Thank you for your overwhelming response to last week’s column asking “which God” would allow incidents such as the shooting down of flight MH370, the protection of some would-be passengers and not others, and the deaths of innocent Palestinian children in the Gaza conflict?

I had admitted that, search as I might, the answer to these questions is not evident to me in any religion - neither the one in which I was brought up (Catholicism) nor another. As ever, having ventured into this territory, some readers accused me of having “a closed heart” – when my entire point is that my heart and head are open, but they are simply not finding any answers, other than that humans need to be less inhumane to each other.

Richard Dawkins is a polarising figure, but at the weekend a series of his tweets caught the eye: “I don't hate Muslims. I don't hate Jews. I hate the hereditary mental illness called religion which labels targets of hate in Palestine” was one of four such tweets about different global conflicts, including ISIS and Iraq.

It’s unfortunate and self-defeating that Dawkins used the term “hereditary mental illness”, because changing those words to “hereditary belief systems” would have had greater long-term meaning, if not short-term shock value.

It’s not difficult to understand the historic need for religion: the quest for meaning on one hand and the desire for tribalism on the other have been with us since the coming of man.
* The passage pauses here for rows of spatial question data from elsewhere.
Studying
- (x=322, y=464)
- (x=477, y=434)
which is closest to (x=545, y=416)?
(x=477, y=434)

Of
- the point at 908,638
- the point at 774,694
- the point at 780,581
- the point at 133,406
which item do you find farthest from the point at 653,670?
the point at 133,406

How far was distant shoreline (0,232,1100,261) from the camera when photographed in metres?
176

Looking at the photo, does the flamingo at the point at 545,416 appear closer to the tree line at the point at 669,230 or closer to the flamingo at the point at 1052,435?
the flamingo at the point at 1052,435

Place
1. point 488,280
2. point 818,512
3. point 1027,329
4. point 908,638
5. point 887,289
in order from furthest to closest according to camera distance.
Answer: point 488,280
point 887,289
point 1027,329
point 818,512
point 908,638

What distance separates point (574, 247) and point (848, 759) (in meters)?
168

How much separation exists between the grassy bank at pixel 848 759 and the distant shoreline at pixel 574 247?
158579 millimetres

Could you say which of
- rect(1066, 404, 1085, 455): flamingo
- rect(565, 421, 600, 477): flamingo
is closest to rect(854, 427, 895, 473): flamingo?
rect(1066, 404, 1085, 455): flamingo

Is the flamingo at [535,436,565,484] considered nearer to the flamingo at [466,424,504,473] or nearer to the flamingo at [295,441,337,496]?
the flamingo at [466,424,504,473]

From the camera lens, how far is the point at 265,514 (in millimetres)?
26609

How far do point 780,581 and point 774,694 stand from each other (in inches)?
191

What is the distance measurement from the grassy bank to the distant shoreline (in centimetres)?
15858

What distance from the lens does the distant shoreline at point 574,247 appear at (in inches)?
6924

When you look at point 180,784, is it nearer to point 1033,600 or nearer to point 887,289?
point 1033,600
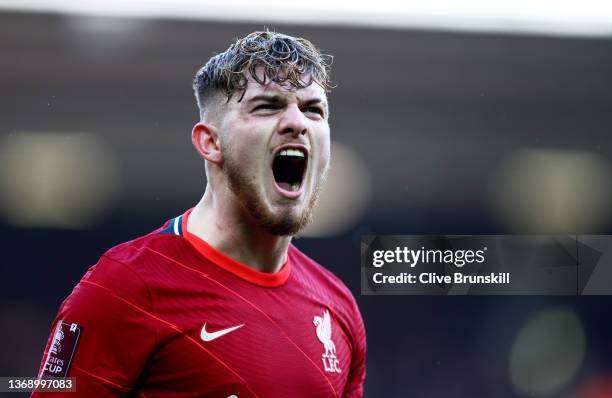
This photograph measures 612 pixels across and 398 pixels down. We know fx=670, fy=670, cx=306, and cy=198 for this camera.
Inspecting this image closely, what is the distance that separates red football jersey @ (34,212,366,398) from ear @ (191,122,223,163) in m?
0.20

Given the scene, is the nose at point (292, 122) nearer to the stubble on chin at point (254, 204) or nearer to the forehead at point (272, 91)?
the forehead at point (272, 91)

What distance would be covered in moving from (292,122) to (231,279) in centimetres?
42

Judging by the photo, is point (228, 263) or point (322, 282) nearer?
point (228, 263)

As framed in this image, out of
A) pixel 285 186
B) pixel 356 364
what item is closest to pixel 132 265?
pixel 285 186

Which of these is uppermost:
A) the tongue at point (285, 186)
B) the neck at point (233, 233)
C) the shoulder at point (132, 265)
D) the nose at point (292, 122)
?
the nose at point (292, 122)

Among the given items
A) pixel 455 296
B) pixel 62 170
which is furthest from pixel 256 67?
pixel 455 296

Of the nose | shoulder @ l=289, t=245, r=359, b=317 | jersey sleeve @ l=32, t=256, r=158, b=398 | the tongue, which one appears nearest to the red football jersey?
jersey sleeve @ l=32, t=256, r=158, b=398

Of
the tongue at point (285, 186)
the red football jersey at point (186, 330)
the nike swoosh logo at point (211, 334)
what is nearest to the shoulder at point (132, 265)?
the red football jersey at point (186, 330)

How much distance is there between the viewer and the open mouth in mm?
1687

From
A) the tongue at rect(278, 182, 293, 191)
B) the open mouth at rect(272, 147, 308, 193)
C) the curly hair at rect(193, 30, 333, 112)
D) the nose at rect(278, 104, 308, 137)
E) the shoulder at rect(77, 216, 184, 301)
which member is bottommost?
the shoulder at rect(77, 216, 184, 301)

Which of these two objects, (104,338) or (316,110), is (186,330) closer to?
(104,338)

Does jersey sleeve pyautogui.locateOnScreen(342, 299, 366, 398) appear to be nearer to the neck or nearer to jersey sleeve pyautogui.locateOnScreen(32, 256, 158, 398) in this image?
the neck

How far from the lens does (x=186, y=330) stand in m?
1.54

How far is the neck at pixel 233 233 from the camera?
1.70m
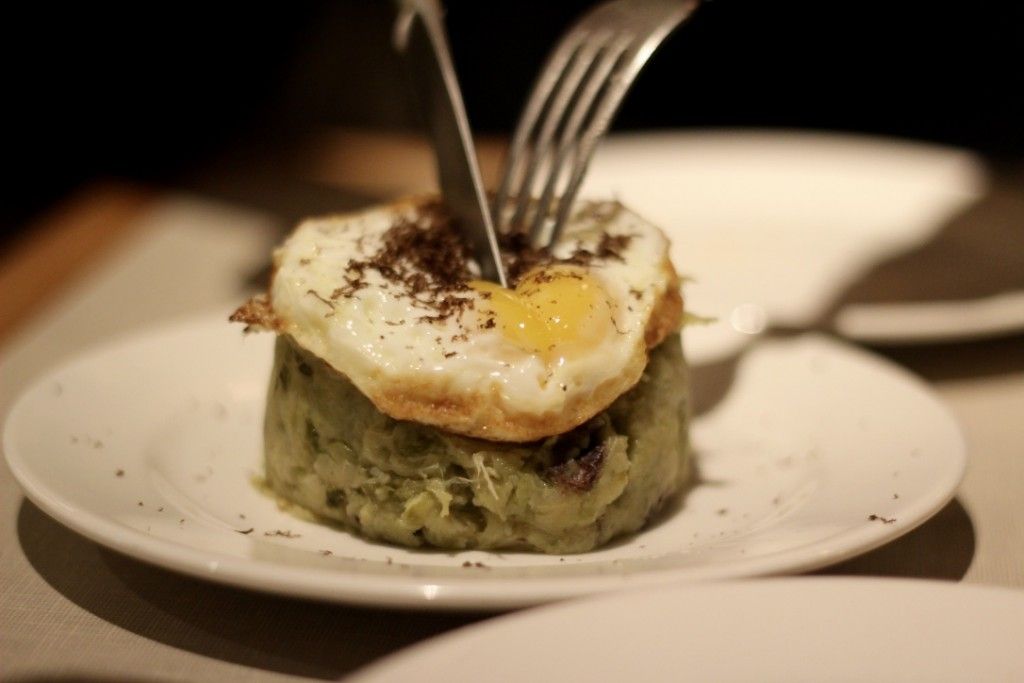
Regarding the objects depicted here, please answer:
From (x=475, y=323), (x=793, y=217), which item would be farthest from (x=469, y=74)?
(x=475, y=323)

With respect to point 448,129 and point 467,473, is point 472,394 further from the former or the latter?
point 448,129

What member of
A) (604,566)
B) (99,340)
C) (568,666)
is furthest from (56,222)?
(568,666)

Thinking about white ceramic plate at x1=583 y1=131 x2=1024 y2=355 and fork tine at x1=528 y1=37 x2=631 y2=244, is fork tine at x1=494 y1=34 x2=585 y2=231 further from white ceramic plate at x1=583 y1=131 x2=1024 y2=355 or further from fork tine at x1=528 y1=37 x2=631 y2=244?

That search for meaning has led to so many false idols and fables becoming “God” and the “holy word”. That need to huddle together in tribalism is still evident everywhere from Amish communities to pop “fandoms” and football supporters. The need to collectively believe in a supreme being is an inevitable consequence of these primeval instincts.

Being more cynical, one might buy into the famous Marx quotation: “religion is the opium of the people”. While it’s true that Marx was articulating his belief that religion was a way of “power” saying “don’t worry if you’re downtrodden in this life, you will find a reward in the next”, in the wider quotation from which those words are taken, he was actually being more sympathetic: acknowledging the potential of religion to give solace where there is distress.

That’s how I feel when I look on in bemused fascination at members of my own family’s religious devotion despite their never-ending series of trials in this life. As a callow, arrogant youth I would try the Marx line out on them, only to be dismissed. And rightly so, because back then I was merely trying to provoke them.

Today, the conversation is different. I respect their beliefs because I can see the solace they have brought them, whilst absolutely rejecting any attempts to continue to force those beliefs upon others, or to marry them to the state.

The need for complete dis-establishment of church and state not only in this country, but in all countries, appears so obvious in the face of the many inequalities that accompany “establishment” that it is mystifying that in the 21 Century that there can be any argument against it. But then, what do I know? Apparently, my heart is closed.